— START —

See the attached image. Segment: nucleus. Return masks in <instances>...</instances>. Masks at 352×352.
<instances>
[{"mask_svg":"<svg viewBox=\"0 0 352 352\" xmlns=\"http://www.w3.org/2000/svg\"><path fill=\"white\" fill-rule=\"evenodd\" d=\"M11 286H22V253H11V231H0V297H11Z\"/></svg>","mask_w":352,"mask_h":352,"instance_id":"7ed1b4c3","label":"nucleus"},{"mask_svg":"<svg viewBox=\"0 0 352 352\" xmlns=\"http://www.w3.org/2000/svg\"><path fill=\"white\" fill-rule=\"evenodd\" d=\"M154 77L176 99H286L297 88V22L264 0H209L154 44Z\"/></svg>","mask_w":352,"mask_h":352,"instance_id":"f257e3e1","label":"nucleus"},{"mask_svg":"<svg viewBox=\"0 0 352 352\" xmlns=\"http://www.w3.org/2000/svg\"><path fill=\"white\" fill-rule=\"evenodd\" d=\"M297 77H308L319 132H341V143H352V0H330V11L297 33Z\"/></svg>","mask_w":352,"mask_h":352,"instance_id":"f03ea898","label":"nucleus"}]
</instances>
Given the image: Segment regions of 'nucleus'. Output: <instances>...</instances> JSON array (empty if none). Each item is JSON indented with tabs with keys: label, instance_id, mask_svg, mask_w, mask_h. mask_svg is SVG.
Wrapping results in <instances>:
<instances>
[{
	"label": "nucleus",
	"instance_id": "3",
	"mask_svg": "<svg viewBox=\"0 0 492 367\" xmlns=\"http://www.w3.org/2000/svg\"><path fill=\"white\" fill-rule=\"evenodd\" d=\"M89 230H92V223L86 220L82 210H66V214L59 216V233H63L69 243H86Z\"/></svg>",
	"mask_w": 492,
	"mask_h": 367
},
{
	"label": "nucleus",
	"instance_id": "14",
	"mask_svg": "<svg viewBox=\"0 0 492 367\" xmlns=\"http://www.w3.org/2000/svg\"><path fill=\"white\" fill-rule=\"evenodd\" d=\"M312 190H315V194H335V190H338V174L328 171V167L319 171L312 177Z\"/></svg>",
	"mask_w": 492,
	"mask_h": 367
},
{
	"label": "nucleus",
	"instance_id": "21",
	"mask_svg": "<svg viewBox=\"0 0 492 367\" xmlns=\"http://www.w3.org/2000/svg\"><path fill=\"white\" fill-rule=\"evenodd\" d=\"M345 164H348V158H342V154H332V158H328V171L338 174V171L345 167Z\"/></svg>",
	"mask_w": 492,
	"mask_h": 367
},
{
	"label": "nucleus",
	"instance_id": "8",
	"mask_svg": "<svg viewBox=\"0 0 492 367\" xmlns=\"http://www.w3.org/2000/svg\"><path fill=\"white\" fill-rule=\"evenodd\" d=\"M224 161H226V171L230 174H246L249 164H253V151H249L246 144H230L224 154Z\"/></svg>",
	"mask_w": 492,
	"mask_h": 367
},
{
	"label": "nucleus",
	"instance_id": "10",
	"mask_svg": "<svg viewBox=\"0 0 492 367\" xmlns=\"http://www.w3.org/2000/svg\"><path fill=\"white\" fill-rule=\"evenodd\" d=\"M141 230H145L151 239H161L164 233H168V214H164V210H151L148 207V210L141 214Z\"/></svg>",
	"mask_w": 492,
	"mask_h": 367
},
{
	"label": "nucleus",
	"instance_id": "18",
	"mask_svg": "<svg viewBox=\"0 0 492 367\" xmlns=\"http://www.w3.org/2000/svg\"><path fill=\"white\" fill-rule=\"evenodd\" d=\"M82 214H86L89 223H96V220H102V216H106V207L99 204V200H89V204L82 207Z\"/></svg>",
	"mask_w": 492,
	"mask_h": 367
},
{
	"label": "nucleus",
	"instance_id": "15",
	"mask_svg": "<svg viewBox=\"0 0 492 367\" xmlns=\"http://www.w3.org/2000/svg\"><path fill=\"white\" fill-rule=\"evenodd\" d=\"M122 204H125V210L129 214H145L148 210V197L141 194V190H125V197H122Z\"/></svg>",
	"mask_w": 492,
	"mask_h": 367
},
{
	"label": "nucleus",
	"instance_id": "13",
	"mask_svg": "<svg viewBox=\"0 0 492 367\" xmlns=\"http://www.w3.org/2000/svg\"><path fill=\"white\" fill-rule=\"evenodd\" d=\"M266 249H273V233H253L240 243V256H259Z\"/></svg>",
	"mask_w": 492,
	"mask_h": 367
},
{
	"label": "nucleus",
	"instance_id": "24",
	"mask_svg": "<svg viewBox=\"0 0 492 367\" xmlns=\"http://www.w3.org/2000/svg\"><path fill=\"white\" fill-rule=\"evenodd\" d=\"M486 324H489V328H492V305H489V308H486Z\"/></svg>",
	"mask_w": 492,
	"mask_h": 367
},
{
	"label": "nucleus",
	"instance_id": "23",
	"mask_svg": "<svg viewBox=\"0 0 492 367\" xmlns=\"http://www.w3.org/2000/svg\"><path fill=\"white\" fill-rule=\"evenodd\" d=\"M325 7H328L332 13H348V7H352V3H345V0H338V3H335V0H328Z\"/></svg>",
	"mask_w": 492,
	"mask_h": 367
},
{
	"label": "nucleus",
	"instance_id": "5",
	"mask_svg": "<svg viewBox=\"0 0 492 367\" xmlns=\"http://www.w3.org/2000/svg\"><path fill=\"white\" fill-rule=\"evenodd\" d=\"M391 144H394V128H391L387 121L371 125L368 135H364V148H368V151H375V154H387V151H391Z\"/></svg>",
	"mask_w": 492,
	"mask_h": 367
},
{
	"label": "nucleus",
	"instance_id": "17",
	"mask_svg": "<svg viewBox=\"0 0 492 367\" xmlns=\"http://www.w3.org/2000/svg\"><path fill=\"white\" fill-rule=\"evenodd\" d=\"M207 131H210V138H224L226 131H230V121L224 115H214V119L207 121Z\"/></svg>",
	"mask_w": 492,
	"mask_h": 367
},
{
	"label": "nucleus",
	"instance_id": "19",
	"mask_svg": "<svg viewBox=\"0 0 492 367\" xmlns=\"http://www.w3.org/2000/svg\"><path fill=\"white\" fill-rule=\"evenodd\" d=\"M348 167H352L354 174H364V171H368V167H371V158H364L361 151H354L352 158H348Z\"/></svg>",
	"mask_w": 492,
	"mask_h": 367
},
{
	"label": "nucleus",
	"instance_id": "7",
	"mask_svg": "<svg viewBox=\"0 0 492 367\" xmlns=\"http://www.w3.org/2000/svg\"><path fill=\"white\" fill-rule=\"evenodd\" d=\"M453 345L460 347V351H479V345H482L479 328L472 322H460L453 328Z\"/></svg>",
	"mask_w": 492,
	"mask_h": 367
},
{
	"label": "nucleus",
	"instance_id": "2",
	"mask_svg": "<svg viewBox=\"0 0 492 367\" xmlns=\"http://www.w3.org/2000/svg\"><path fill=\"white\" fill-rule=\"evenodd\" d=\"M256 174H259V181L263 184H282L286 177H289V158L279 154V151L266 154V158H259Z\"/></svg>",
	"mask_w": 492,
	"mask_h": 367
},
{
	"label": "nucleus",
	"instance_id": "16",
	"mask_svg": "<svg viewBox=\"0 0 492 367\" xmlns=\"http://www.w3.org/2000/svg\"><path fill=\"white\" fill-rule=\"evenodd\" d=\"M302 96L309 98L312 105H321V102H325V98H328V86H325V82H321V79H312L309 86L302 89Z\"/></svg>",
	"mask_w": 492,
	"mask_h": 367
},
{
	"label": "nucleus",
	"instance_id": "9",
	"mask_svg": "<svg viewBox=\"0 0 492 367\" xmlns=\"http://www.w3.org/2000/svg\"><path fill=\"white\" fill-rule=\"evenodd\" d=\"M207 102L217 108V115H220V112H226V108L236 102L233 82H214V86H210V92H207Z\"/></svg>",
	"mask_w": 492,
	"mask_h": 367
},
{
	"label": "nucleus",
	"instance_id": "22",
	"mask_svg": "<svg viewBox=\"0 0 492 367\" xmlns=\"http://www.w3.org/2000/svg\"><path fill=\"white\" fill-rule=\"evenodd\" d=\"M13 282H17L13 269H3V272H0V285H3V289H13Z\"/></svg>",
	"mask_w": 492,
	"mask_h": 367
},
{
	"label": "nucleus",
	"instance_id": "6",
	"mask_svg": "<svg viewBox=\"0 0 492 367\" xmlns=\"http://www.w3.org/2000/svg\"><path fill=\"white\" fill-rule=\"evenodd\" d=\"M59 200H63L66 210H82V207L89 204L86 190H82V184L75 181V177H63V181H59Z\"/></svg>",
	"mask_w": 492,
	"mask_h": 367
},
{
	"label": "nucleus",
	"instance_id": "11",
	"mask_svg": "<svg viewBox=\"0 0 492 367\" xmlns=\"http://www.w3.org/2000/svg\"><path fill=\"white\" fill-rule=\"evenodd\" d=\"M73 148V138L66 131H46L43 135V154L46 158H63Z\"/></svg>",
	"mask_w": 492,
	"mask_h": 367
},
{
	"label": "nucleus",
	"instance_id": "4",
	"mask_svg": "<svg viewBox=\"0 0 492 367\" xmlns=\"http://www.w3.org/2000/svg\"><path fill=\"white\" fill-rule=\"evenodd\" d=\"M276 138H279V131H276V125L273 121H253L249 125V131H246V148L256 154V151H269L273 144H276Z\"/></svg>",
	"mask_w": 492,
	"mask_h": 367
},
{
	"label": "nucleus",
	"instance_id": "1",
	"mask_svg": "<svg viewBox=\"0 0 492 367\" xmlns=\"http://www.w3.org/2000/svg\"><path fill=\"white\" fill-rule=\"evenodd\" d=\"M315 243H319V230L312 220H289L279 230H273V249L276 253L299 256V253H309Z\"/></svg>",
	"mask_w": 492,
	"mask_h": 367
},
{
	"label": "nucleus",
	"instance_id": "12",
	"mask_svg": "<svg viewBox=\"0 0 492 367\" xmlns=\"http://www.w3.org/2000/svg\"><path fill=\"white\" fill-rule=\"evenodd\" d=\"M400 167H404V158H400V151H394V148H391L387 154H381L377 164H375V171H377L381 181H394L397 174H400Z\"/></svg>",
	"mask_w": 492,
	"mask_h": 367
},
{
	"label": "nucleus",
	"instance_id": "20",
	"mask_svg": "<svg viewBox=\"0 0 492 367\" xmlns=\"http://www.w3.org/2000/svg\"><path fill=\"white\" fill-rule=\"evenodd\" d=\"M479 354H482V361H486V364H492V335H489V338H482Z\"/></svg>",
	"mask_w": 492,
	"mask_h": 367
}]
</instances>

— END —

## [Exercise prompt]
How many lines of the records contain the string "array"? Matching is case-sensitive, and the reply should be the number alone.

## [Task answer]
1